IMHA and ITP frequently occur in dogs. Primary IMHA or ITP is extremely rare in cats. It is believed that cocker spaniels, toy and miniature poodles and Old English sheepdogs are breeds predisposed to IMHA. The latter two breeds and standard poodles are also at increased risk to develop ITP. Most affected dogs are middle aged females. No breed or sex predilection is seen in cats. There is no scientific evidence to suggest that these diseases are caused by anything you ordinarily feed your pet or by where you live.
Diagnosis
- The diagnosis of IMHA or ITP requires evaluation of blood smears, complete blood count (CBC), chemistry panel, and urinalysis. Specialized blood test such as a Coombs’ test and titers for certain tick borne diseases are often necessary. Since the bone marrow is the site of red blood cell and platelet production, a bone marrow aspirate or biopsy may be required in patients where the working ability of the bone marrow is in question. Diagnostic imaging studies such as radiographs (x-rays) and ultrasound are often necessary to rule out an underlying disease (i.e., cancer) that may have precipitated the problem.
Treatment
- Treatment of IMHA and ITP relies on suppressing the immune system’s attack against the red blood cells and platelets, respectively. The medication most commonly prescribed to shut off the immune system is a corticosteroid hormone called prednisone. Side effects of this drug include an increased appetite, increased thirst, increased urination and increased anxiety, most often seen as pacing, panting and restlessness. Therapy must be continued until there is laboratory evidence that the anemia has resolved and there is no ongoing destruction of red blood cells or platelets. This will require frequent recheck examinations and blood tests to monitor the success of the therapy. If the immune system has been adequately suppressed, the dosage of prednisone can be slowly tapered, often over the course of several months. The goal is to find the lowest dose of medication that manages the disease; hopefully medications can be discontinued altogether. Frequent rechecks to monitor the response to therapy are extremely important.

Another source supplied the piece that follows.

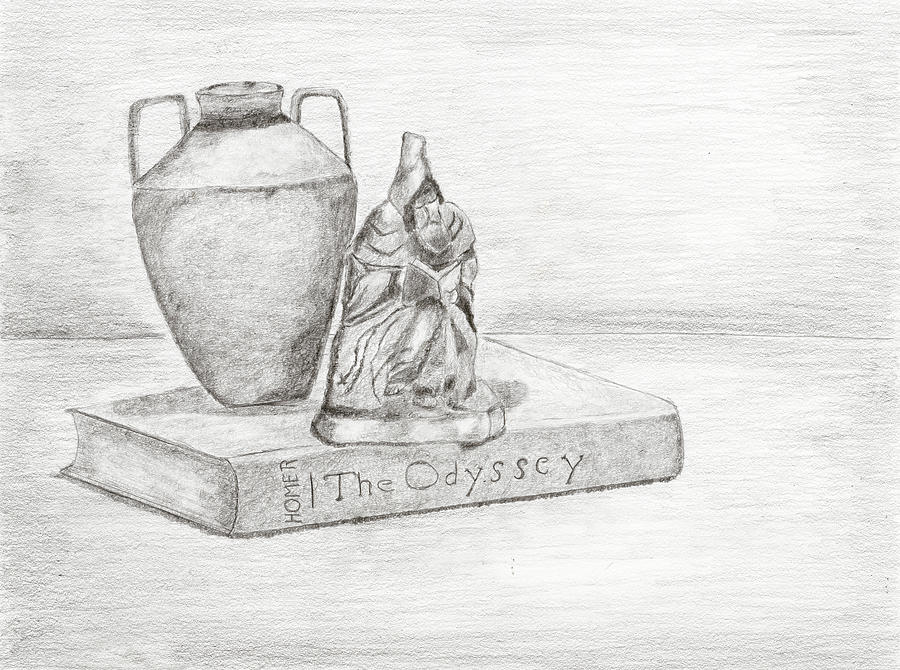Still Life With Monk Drawing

- If adequate suppression of the immune system does not occur, additional medications such as cyclophosphamide, azathioprine, danazol, or cyclosporine may be tried. These drugs can have more serious side effects than prednisone. Your veterinarian will go through side effects if these medications are prescribed.
- In some dogs and cats, the destruction of red blood cells or platelets is so severe that a life-threatening anemia can occur. Blood transfusions may be necessary to stabilize these pets until the bone marrow can produce enough cells to keep up with the demand for red blood cells and platelets, and until the drugs being given to suppress the immune system have had time to work.
Prognosis
- The prognosis for both diseases is highly variable and depends on the underlying cause if one is present. Complications related to the disease or drug therapy may further alter prognosis. In some patients, life-long drug therapy is required to control the disease. Some patients with severe disease do not respond to therapy. Relapses are not unusual and may occur months to years after the initial episode. Vaccinations may lead to recurrence.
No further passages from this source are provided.